== Task statement ==
The complete listing below should be transcribed precisely.

====== Information supplied

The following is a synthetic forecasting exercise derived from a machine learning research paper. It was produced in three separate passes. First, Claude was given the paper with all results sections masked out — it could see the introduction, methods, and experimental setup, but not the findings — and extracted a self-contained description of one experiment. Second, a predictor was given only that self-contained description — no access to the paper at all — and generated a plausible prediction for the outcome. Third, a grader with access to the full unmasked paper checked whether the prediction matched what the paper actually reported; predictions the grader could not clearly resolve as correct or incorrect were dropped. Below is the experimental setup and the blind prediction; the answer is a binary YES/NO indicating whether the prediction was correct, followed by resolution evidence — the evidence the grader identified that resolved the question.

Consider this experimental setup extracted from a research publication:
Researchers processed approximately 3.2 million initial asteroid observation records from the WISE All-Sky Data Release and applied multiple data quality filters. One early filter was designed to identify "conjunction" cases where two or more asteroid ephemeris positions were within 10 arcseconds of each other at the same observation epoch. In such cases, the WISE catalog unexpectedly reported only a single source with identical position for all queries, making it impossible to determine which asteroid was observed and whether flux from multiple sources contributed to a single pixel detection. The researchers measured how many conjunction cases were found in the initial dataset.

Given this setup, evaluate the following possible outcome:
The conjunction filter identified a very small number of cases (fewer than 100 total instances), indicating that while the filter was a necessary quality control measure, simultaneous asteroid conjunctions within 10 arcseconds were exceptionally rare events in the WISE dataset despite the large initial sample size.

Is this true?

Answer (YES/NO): NO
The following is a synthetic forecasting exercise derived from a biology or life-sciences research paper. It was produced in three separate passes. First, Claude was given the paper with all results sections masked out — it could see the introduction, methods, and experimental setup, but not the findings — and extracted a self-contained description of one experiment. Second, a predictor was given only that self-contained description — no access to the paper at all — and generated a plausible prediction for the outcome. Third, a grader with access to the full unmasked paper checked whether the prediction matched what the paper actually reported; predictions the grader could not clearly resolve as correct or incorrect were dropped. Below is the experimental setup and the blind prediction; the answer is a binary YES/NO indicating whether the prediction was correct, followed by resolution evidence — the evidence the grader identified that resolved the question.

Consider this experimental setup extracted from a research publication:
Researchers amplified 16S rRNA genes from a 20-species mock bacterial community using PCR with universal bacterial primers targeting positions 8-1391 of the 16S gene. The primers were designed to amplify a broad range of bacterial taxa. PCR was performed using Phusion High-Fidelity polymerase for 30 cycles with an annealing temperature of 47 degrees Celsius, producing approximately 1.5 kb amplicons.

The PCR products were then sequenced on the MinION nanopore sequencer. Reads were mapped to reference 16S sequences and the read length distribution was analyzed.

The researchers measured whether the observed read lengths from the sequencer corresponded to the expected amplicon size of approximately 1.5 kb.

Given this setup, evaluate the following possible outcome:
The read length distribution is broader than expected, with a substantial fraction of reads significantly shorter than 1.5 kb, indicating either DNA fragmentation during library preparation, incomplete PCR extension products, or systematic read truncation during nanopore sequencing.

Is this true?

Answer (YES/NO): YES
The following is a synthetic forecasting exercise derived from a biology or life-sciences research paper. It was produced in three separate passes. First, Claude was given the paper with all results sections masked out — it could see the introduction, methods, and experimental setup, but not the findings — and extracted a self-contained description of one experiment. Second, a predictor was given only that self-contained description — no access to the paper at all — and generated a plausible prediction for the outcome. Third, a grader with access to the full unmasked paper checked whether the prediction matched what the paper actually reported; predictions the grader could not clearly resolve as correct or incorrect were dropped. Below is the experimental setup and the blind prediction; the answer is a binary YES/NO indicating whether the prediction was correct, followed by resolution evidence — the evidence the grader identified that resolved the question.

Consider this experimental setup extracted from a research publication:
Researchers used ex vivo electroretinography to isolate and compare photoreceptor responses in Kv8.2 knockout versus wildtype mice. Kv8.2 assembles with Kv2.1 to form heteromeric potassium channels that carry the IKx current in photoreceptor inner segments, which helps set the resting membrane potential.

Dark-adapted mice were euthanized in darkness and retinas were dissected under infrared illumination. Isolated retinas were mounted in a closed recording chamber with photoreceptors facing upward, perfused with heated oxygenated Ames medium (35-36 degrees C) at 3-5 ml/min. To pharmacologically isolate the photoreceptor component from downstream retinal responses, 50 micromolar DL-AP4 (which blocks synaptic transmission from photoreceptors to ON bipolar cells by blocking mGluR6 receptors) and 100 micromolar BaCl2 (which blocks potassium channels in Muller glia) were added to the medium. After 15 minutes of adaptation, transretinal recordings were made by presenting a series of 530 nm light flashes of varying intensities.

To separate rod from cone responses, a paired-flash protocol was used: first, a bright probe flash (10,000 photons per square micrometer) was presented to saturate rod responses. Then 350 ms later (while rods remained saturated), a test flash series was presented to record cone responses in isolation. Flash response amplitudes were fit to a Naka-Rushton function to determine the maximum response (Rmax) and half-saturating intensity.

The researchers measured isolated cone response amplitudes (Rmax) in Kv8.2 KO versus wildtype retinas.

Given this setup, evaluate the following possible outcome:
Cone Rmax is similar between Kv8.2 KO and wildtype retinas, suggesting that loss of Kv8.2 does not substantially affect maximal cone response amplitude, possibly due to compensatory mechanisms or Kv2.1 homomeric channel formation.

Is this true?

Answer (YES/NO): NO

============

== Solved exercise ==
The following is a synthetic forecasting exercise derived from a machine learning research paper. It was produced in three separate passes. First, Claude was given the paper with all results sections masked out — it could see the introduction, methods, and experimental setup, but not the findings — and extracted a self-contained description of one experiment. Second, a predictor was given only that self-contained description — no access to the paper at all — and generated a plausible prediction for the outcome. Third, a grader with access to the full unmasked paper checked whether the prediction matched what the paper actually reported; predictions the grader could not clearly resolve as correct or incorrect were dropped. Below is the experimental setup and the blind prediction; the answer is a binary YES/NO indicating whether the prediction was correct, followed by resolution evidence — the evidence the grader identified that resolved the question.

Consider this experimental setup extracted from a research publication:
Researchers processed approximately 3.2 million initial asteroid observation records from the WISE All-Sky Data Release and applied multiple data quality filters. One early filter was designed to identify "conjunction" cases where two or more asteroid ephemeris positions were within 10 arcseconds of each other at the same observation epoch. In such cases, the WISE catalog unexpectedly reported only a single source with identical position for all queries, making it impossible to determine which asteroid was observed and whether flux from multiple sources contributed to a single pixel detection. The researchers measured how many conjunction cases were found in the initial dataset.

Given this setup, evaluate the following possible outcome:
The conjunction filter identified a very small number of cases (fewer than 100 total instances), indicating that while the filter was a necessary quality control measure, simultaneous asteroid conjunctions within 10 arcseconds were exceptionally rare events in the WISE dataset despite the large initial sample size.

Is this true?

Answer (YES/NO): NO
The following is a synthetic forecasting exercise derived from a biology or life-sciences research paper. It was produced in three separate passes. First, Claude was given the paper with all results sections masked out — it could see the introduction, methods, and experimental setup, but not the findings — and extracted a self-contained description of one experiment. Second, a predictor was given only that self-contained description — no access to the paper at all — and generated a plausible prediction for the outcome. Third, a grader with access to the full unmasked paper checked whether the prediction matched what the paper actually reported; predictions the grader could not clearly resolve as correct or incorrect were dropped. Below is the experimental setup and the blind prediction; the answer is a binary YES/NO indicating whether the prediction was correct, followed by resolution evidence — the evidence the grader identified that resolved the question.

Consider this experimental setup extracted from a research publication:
Researchers amplified 16S rRNA genes from a 20-species mock bacterial community using PCR with universal bacterial primers targeting positions 8-1391 of the 16S gene. The primers were designed to amplify a broad range of bacterial taxa. PCR was performed using Phusion High-Fidelity polymerase for 30 cycles with an annealing temperature of 47 degrees Celsius, producing approximately 1.5 kb amplicons.

The PCR products were then sequenced on the MinION nanopore sequencer. Reads were mapped to reference 16S sequences and the read length distribution was analyzed.

The researchers measured whether the observed read lengths from the sequencer corresponded to the expected amplicon size of approximately 1.5 kb.

Given this setup, evaluate the following possible outcome:
The read length distribution is broader than expected, with a substantial fraction of reads significantly shorter than 1.5 kb, indicating either DNA fragmentation during library preparation, incomplete PCR extension products, or systematic read truncation during nanopore sequencing.

Is this true?

Answer (YES/NO): YES
The following is a synthetic forecasting exercise derived from a biology or life-sciences research paper. It was produced in three separate passes. First, Claude was given the paper with all results sections masked out — it could see the introduction, methods, and experimental setup, but not the findings — and extracted a self-contained description of one experiment. Second, a predictor was given only that self-contained description — no access to the paper at all — and generated a plausible prediction for the outcome. Third, a grader with access to the full unmasked paper checked whether the prediction matched what the paper actually reported; predictions the grader could not clearly resolve as correct or incorrect were dropped. Below is the experimental setup and the blind prediction; the answer is a binary YES/NO indicating whether the prediction was correct, followed by resolution evidence — the evidence the grader identified that resolved the question.

Consider this experimental setup extracted from a research publication:
Researchers used ex vivo electroretinography to isolate and compare photoreceptor responses in Kv8.2 knockout versus wildtype mice. Kv8.2 assembles with Kv2.1 to form heteromeric potassium channels that carry the IKx current in photoreceptor inner segments, which helps set the resting membrane potential.

Dark-adapted mice were euthanized in darkness and retinas were dissected under infrared illumination. Isolated retinas were mounted in a closed recording chamber with photoreceptors facing upward, perfused with heated oxygenated Ames medium (35-36 degrees C) at 3-5 ml/min. To pharmacologically isolate the photoreceptor component from downstream retinal responses, 50 micromolar DL-AP4 (which blocks synaptic transmission from photoreceptors to ON bipolar cells by blocking mGluR6 receptors) and 100 micromolar BaCl2 (which blocks potassium channels in Muller glia) were added to the medium. After 15 minutes of adaptation, transretinal recordings were made by presenting a series of 530 nm light flashes of varying intensities.

To separate rod from cone responses, a paired-flash protocol was used: first, a bright probe flash (10,000 photons per square micrometer) was presented to saturate rod responses. Then 350 ms later (while rods remained saturated), a test flash series was presented to record cone responses in isolation. Flash response amplitudes were fit to a Naka-Rushton function to determine the maximum response (Rmax) and half-saturating intensity.

The researchers measured isolated cone response amplitudes (Rmax) in Kv8.2 KO versus wildtype retinas.

Given this setup, evaluate the following possible outcome:
Cone Rmax is similar between Kv8.2 KO and wildtype retinas, suggesting that loss of Kv8.2 does not substantially affect maximal cone response amplitude, possibly due to compensatory mechanisms or Kv2.1 homomeric channel formation.

Is this true?

Answer (YES/NO): NO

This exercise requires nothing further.